• Short exercise a: Set down the passage of the Ubuntu upgrade post that runs between "As one would" and "so much about.", inclusive, without changing a word.

• Document segment:
╔══
Saturday, October 20, 2007

Ubuntu Upgrade...or not (with compiz)

Perhaps it was a lack of patience on my part, or poor forward planning on Ubuntu's part, but I could no longer continue to attempt upgrading after what was likely the 30th failed attempt. As a result of this upgrade attempt outcome I decided to backup the /home/* directories and perform a clean install.

As one would expect the standard install succeeded with no problem. The expected options were available from custom partitioning to setting initial user and permissions during the installation. The only real issue that I had was with the "seamless" compiz implementation that I had heard so much about.

For this installation I used an HP laptop that I have, this laptop contains an ATI X series video card and therefore supports 3D acceleration. I was disappointed that the compiz (3D) desktop acceleration did not work out of the box, so here is what I did to make it work: Initially I simply tried to enable Extra effects after enabling the proprietary video card. This only produced the error "Composite extension not found"...after enabling in xorg.conf (as described below) I received the fairly generic error "Unable to enable visual effects" or similar... So here are my steps to enable compiz on Ubuntu 7.10 with ATI drivers (what worked for me)


  • Enable all of the repos that have proprietary software and the like System -> Administration -> Software Sources.
╚══
• Supplied data:
╔══
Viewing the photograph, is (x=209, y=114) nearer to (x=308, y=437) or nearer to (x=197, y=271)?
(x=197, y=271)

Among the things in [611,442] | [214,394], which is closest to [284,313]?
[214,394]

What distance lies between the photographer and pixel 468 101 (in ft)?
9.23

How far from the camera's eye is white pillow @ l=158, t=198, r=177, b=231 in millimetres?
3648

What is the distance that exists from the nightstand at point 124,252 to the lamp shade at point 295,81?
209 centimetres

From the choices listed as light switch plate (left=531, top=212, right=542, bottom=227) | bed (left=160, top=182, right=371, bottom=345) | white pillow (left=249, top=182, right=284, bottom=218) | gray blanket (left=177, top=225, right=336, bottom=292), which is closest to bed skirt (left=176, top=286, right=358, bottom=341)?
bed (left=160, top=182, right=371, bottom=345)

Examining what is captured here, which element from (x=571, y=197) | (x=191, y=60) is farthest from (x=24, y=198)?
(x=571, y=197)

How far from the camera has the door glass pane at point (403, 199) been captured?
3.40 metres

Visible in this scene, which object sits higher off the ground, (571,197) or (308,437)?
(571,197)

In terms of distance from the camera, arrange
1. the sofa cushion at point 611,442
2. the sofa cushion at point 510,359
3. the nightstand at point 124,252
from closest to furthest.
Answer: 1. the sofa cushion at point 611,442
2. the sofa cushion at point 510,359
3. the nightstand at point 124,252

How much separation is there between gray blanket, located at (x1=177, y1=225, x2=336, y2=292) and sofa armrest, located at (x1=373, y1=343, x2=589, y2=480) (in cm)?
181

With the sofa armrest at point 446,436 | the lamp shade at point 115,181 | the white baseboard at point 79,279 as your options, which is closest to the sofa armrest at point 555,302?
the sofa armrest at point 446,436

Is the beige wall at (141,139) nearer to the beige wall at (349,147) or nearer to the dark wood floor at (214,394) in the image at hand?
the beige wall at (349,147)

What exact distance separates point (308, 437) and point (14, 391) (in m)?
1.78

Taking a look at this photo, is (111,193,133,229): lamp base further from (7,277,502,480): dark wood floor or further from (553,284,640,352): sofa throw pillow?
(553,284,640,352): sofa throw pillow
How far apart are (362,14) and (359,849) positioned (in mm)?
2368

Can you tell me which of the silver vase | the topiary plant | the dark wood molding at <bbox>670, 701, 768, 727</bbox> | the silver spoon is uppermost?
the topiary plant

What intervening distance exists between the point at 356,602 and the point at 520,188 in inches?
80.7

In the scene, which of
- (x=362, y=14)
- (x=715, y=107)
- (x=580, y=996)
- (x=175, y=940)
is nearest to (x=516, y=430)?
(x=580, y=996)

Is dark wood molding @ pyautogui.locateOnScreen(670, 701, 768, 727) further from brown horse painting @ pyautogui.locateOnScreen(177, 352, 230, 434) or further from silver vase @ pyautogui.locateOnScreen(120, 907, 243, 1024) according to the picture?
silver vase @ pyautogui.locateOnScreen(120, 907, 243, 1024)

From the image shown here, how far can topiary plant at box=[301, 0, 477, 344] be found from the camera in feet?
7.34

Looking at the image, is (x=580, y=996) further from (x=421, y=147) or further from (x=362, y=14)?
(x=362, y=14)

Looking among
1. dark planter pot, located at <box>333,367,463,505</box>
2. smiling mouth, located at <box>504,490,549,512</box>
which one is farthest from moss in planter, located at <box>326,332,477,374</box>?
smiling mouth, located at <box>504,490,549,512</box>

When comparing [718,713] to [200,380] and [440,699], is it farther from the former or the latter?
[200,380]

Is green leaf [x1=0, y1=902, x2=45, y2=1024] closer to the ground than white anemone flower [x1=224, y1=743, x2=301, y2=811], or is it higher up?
╚══
• Short exercise b: Recast the records, from the line containing "Is dark wood" through the last line of the records, as a Markdown table with the columns Row and Line, leaving out blank lines.

• Correct answer a:
As one would expect the standard install succeeded with no problem. The expected options were available from custom partitioning to setting initial user and permissions during the installation. The only real issue that I had was with the "seamless" compiz implementation that I had heard so much about.

• Correct answer b:
| Row | Line |
|---|---|
| 1 | Is dark wood molding @ pyautogui.locateOnScreen(670, 701, 768, 727) further from brown horse painting @ pyautogui.locateOnScreen(177, 352, 230, 434) or further from silver vase @ pyautogui.locateOnScreen(120, 907, 243, 1024) according to the picture? |
| 2 | silver vase @ pyautogui.locateOnScreen(120, 907, 243, 1024) |
| 3 | From the image shown here, how far can topiary plant at box=[301, 0, 477, 344] be found from the camera in feet? |
| 4 | 7.34 |
| 5 | Looking at the image, is (x=580, y=996) further from (x=421, y=147) or further from (x=362, y=14)? |
| 6 | (x=362, y=14) |
| 7 | Looking among |
| 8 | 1. dark planter pot, located at <box>333,367,463,505</box> |
| 9 | 2. smiling mouth, located at <box>504,490,549,512</box> |
| 10 | which one is farthest from moss in planter, located at <box>326,332,477,374</box>? |
| 11 | smiling mouth, located at <box>504,490,549,512</box> |
| 12 | When comparing [718,713] to [200,380] and [440,699], is it farther from the former or the latter? |
| 13 | [200,380] |
| 14 | Is green leaf [x1=0, y1=902, x2=45, y2=1024] closer to the ground than white anemone flower [x1=224, y1=743, x2=301, y2=811], or is it higher up? |